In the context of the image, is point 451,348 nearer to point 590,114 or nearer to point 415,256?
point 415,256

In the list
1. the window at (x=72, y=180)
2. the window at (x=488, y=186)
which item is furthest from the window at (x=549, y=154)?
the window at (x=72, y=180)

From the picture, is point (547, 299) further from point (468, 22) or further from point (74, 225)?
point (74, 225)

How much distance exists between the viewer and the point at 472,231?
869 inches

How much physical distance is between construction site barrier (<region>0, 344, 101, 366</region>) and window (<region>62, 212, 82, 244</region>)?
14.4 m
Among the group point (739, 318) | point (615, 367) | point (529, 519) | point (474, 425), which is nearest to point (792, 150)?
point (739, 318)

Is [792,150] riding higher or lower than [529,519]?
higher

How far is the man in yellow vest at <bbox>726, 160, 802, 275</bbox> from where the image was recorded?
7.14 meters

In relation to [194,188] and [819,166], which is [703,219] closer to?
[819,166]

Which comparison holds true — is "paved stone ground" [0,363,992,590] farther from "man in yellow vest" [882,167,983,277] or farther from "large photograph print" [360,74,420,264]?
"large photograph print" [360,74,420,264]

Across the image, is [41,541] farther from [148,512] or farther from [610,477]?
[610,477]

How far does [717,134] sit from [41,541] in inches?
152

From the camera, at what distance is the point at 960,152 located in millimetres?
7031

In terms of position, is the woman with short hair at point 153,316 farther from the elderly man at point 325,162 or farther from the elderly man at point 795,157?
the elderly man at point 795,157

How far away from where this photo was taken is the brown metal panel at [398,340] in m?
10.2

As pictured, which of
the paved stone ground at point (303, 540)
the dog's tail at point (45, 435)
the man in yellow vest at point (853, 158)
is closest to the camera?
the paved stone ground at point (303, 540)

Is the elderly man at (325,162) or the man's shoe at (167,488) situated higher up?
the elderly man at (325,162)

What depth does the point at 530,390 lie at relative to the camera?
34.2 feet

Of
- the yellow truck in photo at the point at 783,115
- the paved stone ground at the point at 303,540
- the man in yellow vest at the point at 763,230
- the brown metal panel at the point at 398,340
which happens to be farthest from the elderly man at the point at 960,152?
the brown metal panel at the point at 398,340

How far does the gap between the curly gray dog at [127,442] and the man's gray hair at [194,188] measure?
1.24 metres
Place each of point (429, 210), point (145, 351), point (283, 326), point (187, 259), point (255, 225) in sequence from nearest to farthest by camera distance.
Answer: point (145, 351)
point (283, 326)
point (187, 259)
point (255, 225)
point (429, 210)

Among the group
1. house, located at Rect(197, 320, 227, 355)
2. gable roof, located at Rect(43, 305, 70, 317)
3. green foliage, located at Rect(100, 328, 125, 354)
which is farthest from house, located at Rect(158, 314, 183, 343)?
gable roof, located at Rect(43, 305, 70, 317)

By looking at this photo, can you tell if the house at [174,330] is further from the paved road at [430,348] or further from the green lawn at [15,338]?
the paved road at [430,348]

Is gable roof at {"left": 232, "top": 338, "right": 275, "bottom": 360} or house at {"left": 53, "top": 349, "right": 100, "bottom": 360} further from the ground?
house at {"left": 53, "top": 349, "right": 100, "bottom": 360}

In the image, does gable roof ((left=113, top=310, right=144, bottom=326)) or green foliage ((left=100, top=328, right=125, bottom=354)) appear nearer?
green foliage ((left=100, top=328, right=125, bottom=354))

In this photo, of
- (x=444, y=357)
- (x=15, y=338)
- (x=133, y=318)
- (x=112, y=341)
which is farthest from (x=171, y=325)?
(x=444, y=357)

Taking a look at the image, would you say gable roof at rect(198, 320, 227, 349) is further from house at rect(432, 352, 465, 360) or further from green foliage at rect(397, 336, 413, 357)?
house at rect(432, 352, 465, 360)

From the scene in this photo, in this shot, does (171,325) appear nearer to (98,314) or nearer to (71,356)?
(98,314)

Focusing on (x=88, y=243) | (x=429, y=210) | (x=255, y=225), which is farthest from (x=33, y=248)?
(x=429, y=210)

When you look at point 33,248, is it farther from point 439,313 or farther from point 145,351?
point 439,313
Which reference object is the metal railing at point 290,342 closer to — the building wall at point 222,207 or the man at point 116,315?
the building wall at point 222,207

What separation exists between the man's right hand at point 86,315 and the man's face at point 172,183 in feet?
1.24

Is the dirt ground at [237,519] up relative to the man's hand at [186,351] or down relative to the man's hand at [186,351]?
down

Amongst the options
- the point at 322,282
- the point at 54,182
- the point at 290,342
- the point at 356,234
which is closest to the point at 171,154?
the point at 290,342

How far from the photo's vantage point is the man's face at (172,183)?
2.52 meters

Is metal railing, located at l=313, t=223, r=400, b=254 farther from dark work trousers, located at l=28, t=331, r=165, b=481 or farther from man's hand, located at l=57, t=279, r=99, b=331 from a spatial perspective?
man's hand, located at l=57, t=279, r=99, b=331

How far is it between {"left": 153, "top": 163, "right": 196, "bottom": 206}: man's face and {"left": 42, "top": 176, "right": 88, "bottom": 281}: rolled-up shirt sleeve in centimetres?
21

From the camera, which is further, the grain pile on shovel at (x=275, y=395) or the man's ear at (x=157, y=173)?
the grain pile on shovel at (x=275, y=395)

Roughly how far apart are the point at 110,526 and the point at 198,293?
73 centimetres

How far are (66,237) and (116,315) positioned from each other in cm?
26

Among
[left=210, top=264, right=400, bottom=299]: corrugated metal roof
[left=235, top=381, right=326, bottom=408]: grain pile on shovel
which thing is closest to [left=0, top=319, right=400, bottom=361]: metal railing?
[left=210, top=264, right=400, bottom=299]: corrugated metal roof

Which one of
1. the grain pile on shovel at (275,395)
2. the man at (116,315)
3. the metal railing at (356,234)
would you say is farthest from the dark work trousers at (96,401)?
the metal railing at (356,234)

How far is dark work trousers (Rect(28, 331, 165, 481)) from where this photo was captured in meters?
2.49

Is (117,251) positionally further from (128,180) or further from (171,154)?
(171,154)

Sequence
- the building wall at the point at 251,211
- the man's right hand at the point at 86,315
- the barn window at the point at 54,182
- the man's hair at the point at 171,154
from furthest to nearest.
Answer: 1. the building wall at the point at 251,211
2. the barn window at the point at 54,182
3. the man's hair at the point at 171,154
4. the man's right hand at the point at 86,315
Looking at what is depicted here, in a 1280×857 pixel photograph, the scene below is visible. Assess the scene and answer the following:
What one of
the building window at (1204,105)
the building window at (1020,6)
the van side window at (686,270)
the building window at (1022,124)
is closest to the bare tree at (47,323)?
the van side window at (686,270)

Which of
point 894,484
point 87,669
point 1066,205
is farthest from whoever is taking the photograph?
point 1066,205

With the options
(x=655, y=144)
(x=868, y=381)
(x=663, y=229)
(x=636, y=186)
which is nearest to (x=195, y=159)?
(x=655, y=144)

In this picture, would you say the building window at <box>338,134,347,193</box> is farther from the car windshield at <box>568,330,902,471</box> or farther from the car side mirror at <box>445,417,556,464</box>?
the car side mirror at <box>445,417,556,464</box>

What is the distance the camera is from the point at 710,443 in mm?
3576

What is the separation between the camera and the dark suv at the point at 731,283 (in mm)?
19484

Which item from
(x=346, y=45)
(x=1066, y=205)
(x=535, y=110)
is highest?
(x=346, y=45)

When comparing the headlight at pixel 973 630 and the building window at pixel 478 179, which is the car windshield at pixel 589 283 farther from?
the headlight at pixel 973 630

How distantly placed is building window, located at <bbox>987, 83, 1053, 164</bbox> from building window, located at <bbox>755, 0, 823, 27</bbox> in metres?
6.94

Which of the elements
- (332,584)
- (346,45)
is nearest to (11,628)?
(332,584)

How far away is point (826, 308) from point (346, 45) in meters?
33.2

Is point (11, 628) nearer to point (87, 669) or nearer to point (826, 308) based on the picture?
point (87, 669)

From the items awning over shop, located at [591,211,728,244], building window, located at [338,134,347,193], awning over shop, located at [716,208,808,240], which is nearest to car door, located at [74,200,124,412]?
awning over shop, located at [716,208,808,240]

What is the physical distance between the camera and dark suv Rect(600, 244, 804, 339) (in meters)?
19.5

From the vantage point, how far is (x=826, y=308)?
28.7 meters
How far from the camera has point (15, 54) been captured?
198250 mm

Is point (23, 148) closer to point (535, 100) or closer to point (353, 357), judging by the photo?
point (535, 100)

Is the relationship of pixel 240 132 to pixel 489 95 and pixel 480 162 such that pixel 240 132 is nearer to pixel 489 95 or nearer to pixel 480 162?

——

* [SET PROBLEM]
Your output consists solely of the lines from the one with "From the items" through the last line, copied exactly.

* [EXERCISE SOLUTION]
From the items awning over shop, located at [591,211,728,244], building window, located at [338,134,347,193], awning over shop, located at [716,208,808,240], which is nearest to car door, located at [74,200,124,412]?
awning over shop, located at [716,208,808,240]

What is the physical distance between the camera and dark suv Rect(600, 244, 804, 339) (in meters)?
19.5

From the vantage point, how far is (x=826, y=308)?
28.7 meters
How far from the camera has point (15, 54) been captured?
198250 mm

Is point (23, 148) closer to point (535, 100) or closer to point (353, 357), judging by the photo?
point (535, 100)

Is the relationship of pixel 240 132 to pixel 489 95 and pixel 480 162 such that pixel 240 132 is nearer to pixel 489 95 or nearer to pixel 480 162?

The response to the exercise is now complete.